= Source extract =
There are several different kinds of anger.
For example, if someone attacks me or does me an injustice
and I react with appropriate anger and rage,
this anger enables me to defend and assert myself energetically and effectively.
It enables me to act. It is constructive and it makes me strong.
This kind of anger is to the point and it dissolves when it
has achieved its goal.

I may also become angry because I realize that I have not accepted
what I could, or that I've not demanded what I ought to have demanded,
or that I've not asked for what I could've asked for.
Instead of asserting myself and taking what I need,
I'll become angry with the persons from I have not taken or asked
or demanded, although I could have or ought to have taken or asked or
demanded from them.
This anger is a substitute for action and the result of inaction.
It has a paralyzing and weakening affect and often lasts a long time.
Anger as a substitute for love works in a similar way.
Instead of expressing my love, I become angry with the person I love.
This sort of anger goes back to childhood when it was caused by a painful
interruption of movement toward my mother or father.
It is repeated in similar situations later in life and derives its power
from the repetition of the early experience.

I sometimes become angry with someone because I've wronged that person
but I don't want to admit it. I use this anger as a defense against the
consequences of my actions, and I make the other person responsible
for my guilt. This anger is also a substitute for action.
It enables me to remain inactive. It paralyzes me and makes me weak.

= Directive 1 =
Repeat the dataset entries from the line containing "Is coconut palm" through the end of the entries, including both of those lines. Leave the pictures out.

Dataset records
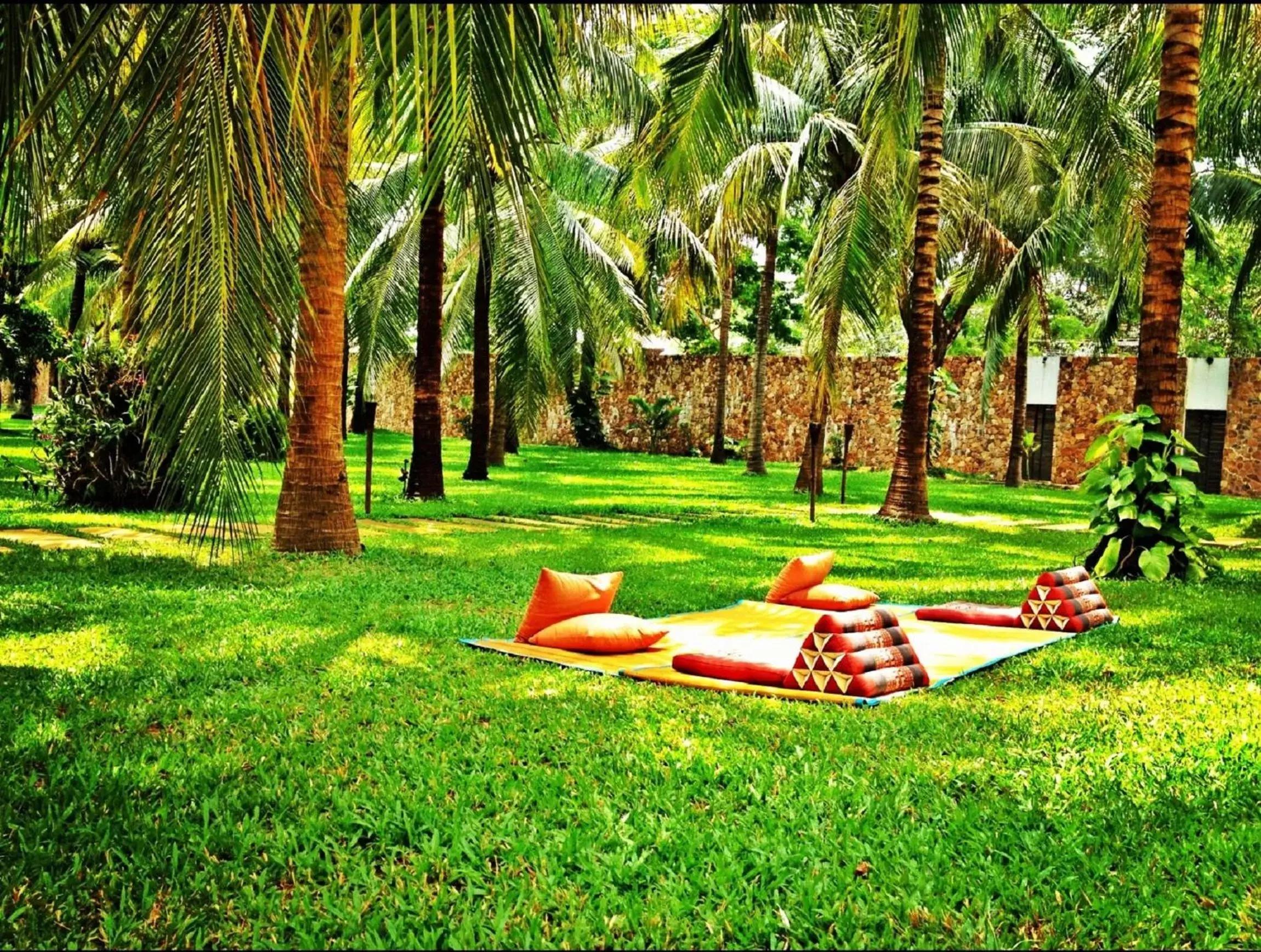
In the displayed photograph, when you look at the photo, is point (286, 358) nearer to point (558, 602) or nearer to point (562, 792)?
point (562, 792)

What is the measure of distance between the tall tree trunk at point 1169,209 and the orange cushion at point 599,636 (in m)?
4.77

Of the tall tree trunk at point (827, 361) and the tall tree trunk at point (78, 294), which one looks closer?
the tall tree trunk at point (827, 361)

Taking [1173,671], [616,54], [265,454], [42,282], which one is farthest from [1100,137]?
[42,282]

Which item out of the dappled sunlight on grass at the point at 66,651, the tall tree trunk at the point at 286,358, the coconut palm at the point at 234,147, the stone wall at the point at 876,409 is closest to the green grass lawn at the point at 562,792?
the dappled sunlight on grass at the point at 66,651

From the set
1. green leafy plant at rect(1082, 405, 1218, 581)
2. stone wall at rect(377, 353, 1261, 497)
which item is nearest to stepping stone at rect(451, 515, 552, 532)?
green leafy plant at rect(1082, 405, 1218, 581)

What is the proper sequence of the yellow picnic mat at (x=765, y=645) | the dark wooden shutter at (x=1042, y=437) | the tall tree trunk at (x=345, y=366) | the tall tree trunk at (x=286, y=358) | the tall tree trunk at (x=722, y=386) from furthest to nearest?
1. the tall tree trunk at (x=722, y=386)
2. the dark wooden shutter at (x=1042, y=437)
3. the tall tree trunk at (x=345, y=366)
4. the yellow picnic mat at (x=765, y=645)
5. the tall tree trunk at (x=286, y=358)

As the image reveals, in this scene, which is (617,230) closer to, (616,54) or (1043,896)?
(616,54)

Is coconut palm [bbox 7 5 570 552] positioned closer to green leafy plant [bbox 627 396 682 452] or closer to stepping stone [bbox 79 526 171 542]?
stepping stone [bbox 79 526 171 542]

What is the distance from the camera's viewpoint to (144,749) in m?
3.67

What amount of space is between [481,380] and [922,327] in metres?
6.55

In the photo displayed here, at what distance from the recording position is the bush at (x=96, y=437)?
32.6ft

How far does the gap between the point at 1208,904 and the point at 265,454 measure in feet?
11.7

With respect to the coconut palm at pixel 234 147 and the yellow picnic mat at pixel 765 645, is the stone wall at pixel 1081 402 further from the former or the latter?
the coconut palm at pixel 234 147

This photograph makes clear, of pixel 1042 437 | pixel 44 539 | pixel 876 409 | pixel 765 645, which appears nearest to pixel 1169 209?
pixel 765 645
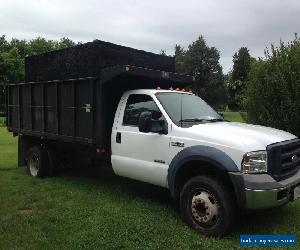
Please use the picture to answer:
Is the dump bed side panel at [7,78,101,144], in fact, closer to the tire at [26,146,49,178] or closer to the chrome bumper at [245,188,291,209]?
the tire at [26,146,49,178]

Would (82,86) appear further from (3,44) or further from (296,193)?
(3,44)

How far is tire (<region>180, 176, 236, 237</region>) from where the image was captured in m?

= Directive 2 =
Reproduce the passage on anger from "I may also become" through "demanded from them.", including both of those words.

= Full answer 1 =
Is coconut palm [bbox 7 5 570 552] positioned closer to green leafy plant [bbox 627 396 682 452] or closer to stepping stone [bbox 79 526 171 542]?
stepping stone [bbox 79 526 171 542]

What is the distance from the camera's viewpoint to (144,749) in m?
3.67

What amount of space is between [481,380] and [922,327] in metres?
6.55

In the photo displayed here, at what distance from the recording position is the bush at (x=96, y=437)?
32.6ft

How far does the gap between the point at 1208,904 and the point at 265,454 measure in feet?
11.7

With respect to the coconut palm at pixel 234 147 and the yellow picnic mat at pixel 765 645, is the stone wall at pixel 1081 402 further from the former or the latter?
the coconut palm at pixel 234 147

This photograph makes clear, of pixel 1042 437 | pixel 44 539 | pixel 876 409 | pixel 765 645, which appears nearest to pixel 1169 209?
pixel 765 645
Please use the picture to answer:
Is the dump bed side panel at [7,78,101,144], in fact, closer to the tire at [26,146,49,178] or closer to the chrome bumper at [245,188,291,209]?
the tire at [26,146,49,178]

Would (82,86) appear further from (3,44) or further from (296,193)?
(3,44)

How far is tire (<region>180, 176, 236, 237</region>) from where the image was captured in m?

= Full answer 2 =
I may also become angry because I realize that I have not accepted
what I could, or that I've not demanded what I ought to have demanded,
or that I've not asked for what I could've asked for.
Instead of asserting myself and taking what I need,
I'll become angry with the persons from I have not taken or asked
or demanded, although I could have or ought to have taken or asked or
demanded from them.